● **Extract to read**:
Risk Factors of Recurrent Wheeze in Infancy
Background: Recurrent wheeze in infancy is a common clinical problem and one of the most important causes of health facility visits in Bangladesh. Recurrent wheeze is an important manifestation of bronchiolitis, pneumonia and asthma.
Objectives: The study was conducted to identify the risk factors associated with recurrent wheeze in infancy.
Methods: This case control study was conducted at Dhaka Shishu Hospital and Dhaka Medical College Hospital (DMCH) during August 2008- June 2009 including 50 infants (1- 12 months of age) with recurrent (3 or more) wheeze or wheeze persisting for more than one month during first year of life as study group and 50 children (12 months to 24 months of age) who had no wheeze during first year of life as control group
Results: The study group comprised of 34 (68.0%) male and 16(32.0%) female infants and control group included 31(62.0%) male and 19 (38.0 %) female children. The mean age of study group was 9 months and that of the control group was 18 months. The median age of first attack of wheeze was 4 months. Twenty one (42.0%) infants in study group and 29 (58.0%) in control group were exclusively breastfed. On the other hand, 29 (58.0%) studied cases and 21(42.0%) controls were mixed fed (formula, cows milk, suji along with breast milk).The study children who were exclusively breastfed had lesser incidence of recurrent wheeze than those who were mixed fed but the difference was not significant (P> 0.05). There was past history of bronchiolitis in 45 (90.0%) cases of study group in comparison to only 3 (6.0%) cases of control group (p <0.05). Past history of pneumonia was present in 15 (30.0%) cases of study group compared to only 3 (6.0%) cases of control group (P <0.05). There was history of mothers asthma among 14 (28.0%) infants of study group versus only 1 (2.0%) mother of control group (P <0.05). There was history of fathers asthma in 8 (16.0%) cases of study group in comparison to none of control group (P<0.05). In this study we observed that 11 (22.0%) infants of study group had sibs suffering from wheeze compared to only 3 (6.0%) children of control group (<0.05). Sixteen (32.0%) infants of study group versus only 6 (12.0%) children of control group had atopic dermatitis and 33 (66.0%) cases of study group had suffered from allergic rhinitis whereas only 10 (20.0%) children had allergic rhinitis in control group (P<0.05). Atopic dermatitis and allergic rhinitis among study children were significantly associated with recurrent wheeze during infancy. Twenty (40.0%) study cases had exposure to tobacco smoke compared to 22 (44.0%) cases of control group. Exposure to tobacco smoke was not found to be associated with recurrent wheeze (P >0.05)

● **Work instructions**:
A. Please print the wheeze study abstract word for word, starting at the words "Risk Factors of" and stopping after "pneumonia and asthma.".
B. According to the wheeze study abstract, what was the median age of the first attack of wheeze?

● **Given entries**:
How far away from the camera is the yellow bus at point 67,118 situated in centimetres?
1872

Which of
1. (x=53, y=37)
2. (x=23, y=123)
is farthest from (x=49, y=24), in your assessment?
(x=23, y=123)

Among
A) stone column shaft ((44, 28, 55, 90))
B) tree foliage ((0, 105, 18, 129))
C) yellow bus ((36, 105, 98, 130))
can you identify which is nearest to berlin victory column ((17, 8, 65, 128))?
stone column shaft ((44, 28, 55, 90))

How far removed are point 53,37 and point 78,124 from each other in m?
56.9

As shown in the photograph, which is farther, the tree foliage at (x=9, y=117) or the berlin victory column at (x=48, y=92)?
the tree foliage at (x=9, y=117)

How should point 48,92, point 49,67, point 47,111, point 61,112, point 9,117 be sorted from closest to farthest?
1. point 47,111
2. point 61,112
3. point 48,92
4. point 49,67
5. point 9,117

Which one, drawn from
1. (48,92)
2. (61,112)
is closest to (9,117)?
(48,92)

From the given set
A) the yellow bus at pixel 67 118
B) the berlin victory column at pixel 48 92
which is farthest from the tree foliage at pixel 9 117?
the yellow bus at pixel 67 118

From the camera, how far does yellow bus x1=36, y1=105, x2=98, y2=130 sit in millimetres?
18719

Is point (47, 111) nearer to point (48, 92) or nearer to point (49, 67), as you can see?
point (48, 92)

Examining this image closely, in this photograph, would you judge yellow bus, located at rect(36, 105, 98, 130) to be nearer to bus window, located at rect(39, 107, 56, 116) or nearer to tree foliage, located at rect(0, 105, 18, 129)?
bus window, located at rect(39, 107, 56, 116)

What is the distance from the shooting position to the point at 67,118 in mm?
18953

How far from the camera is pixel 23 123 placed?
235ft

● **Response list**:
A.
Risk Factors of Recurrent Wheeze in Infancy
Background: Recurrent wheeze in infancy is a common clinical problem and one of the most important causes of health facility visits in Bangladesh. Recurrent wheeze is an important manifestation of bronchiolitis, pneumonia and asthma.

B. 4 months